Britain has been a failing great power since the Suez Crisis (and its covert services have slept with terrorists), but how to explain US -- and particularly Barack Obama's -- failure to stop al-Megrahi's release? Did the US apply pressure on the UK and Scotland to bar al-Megrahi's freedom? If it did apply the pressure, why didn't it work? Was adequate pressure not applied, or was no pressure applied? Did president Obama get carried away by the UK and Scotland's suggestions (assuming they were made) that this "liberal" gesture of freeing al-Megrahi would win him points in his attempts at engaging the Muslim world? So how did it boomerang? Did Libya's strongman, Colonel Muammar Gaddafi, pledge not to celebrate al-Megrahi's homecoming, but broke his promise as he was always meant to?

Sadly, nearly nobody in the United States is asking these hard questions of president Obama. The FBI director and US military brass are now excoriating Scotland, but this is akin to locking the stable door after the horse has bolted. The message in this for international terrorist groups is that the West, including the United States, has no staying power against them, and that their terror strategies will prevail sooner than later.



That message is already being played out in another terrorist killing field, Afghanistan. Admiral Mike Mullen, the US chairman, joint chief of staff, in frank interviews to NBC and CNN, said that it would take at least twelve to eighteen months to "turn around" the situation in Afghanistan, but he didn't sound hopeful at that. "Afghanistan is very vulnerable in terms of Taliban and the extremists taking over again, and I don't think that threat is going to go away," Admiral Mullen said. "They still plot against us." Then he added for good measure, "Across [the Afghanistan] border in Pakistan, they (the Taliban and other extremists) provide the safe haven for al-Qaeda. They also feed fires into Afghanistan. Al-Qaeda would very much like to see Kabul become the capital that it was before essentially run by extremists."

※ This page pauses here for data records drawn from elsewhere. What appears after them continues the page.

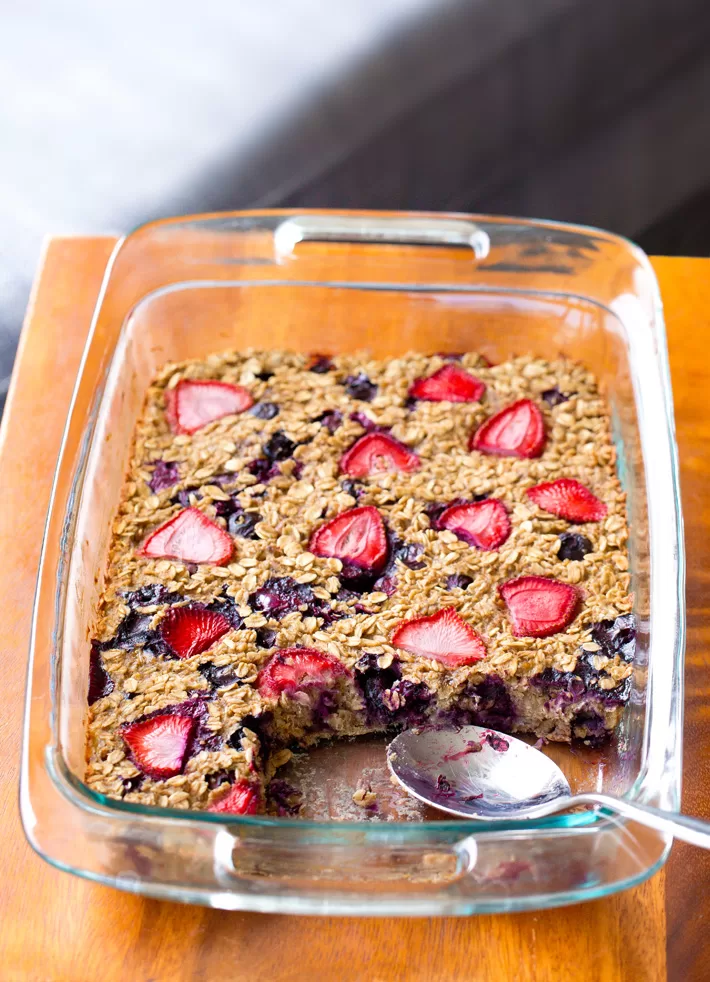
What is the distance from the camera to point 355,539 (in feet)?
6.35

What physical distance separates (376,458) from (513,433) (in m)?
0.27

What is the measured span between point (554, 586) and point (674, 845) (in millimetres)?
452

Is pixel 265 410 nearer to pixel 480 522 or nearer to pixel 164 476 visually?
pixel 164 476

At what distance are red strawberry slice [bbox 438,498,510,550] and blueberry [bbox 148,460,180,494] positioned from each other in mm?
503

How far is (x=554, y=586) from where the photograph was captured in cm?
187

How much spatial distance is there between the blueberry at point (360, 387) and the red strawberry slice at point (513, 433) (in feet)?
0.74

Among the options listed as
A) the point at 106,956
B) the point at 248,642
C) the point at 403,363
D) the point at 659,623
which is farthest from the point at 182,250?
the point at 106,956

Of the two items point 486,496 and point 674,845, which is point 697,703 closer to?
point 674,845

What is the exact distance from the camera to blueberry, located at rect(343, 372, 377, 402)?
2.19 meters

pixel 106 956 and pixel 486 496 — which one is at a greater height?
pixel 486 496

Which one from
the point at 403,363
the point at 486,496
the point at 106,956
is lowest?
the point at 106,956

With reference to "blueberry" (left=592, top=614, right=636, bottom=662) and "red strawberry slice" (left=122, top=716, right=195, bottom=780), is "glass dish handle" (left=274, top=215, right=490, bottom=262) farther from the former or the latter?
"red strawberry slice" (left=122, top=716, right=195, bottom=780)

And who is giving state support for the terrorist takeover of Afghanistan? Pakistan. In the context of the Afghan elections, Reuters quoted two Afghanistan experts, Kamran Bokhari of Stratfor, and a veteran Pakistani journalist, Rahimullah Yusufzai. Their more-or-less common perception of what lies ahead in Afghanistan can be expressed through this composite quote. "Ultimately, the Pakistanis are waiting to be told by Washington: ‘Please bring to bear your Taliban resources so we can somehow begin a process of a negotiated settlement...' What Pakistan can do is hope that, if there's a deal with the Taliban and they can get a share of power, through them Pakistan could influence events in Afghanistan." Which means, for India, the imminent threat of Pakistan gaining strategic depth in Afghanistan against it, and effectively shutting any Indian approaches via Afghanistan to the oil and gas riches of the Central Asian states. For the United States, it translates into this. Once the Taliban with Pakistani backing is in Kabul, the Al-Qaeda will be poised to return to its pre-Operation Enduring Freedom pre-eminence. Which means a dramatic upsurge of a second 9/ 11 threat.

The one thing which should prevent this tragic repetition of history is for the United States to pursue Pakistan till it eliminates the Al-Qaeda and Taliban, and destroys all their terrorist links to the Pakistan army and ISI. But that step the United States baulks from taking. It has probably not even been seriously considered. The Lockerbie outrage was one indication of the US's inability or unwillingness to flex its muscles with its closest allies (and kin countries, if you will). It is being repeated all over again in Afghanistan. The US knows of the building Al-Qaeda threat to its mainland, but it won't move decisively against Pakistan.

Should India put all its eggs in this fragile US basket?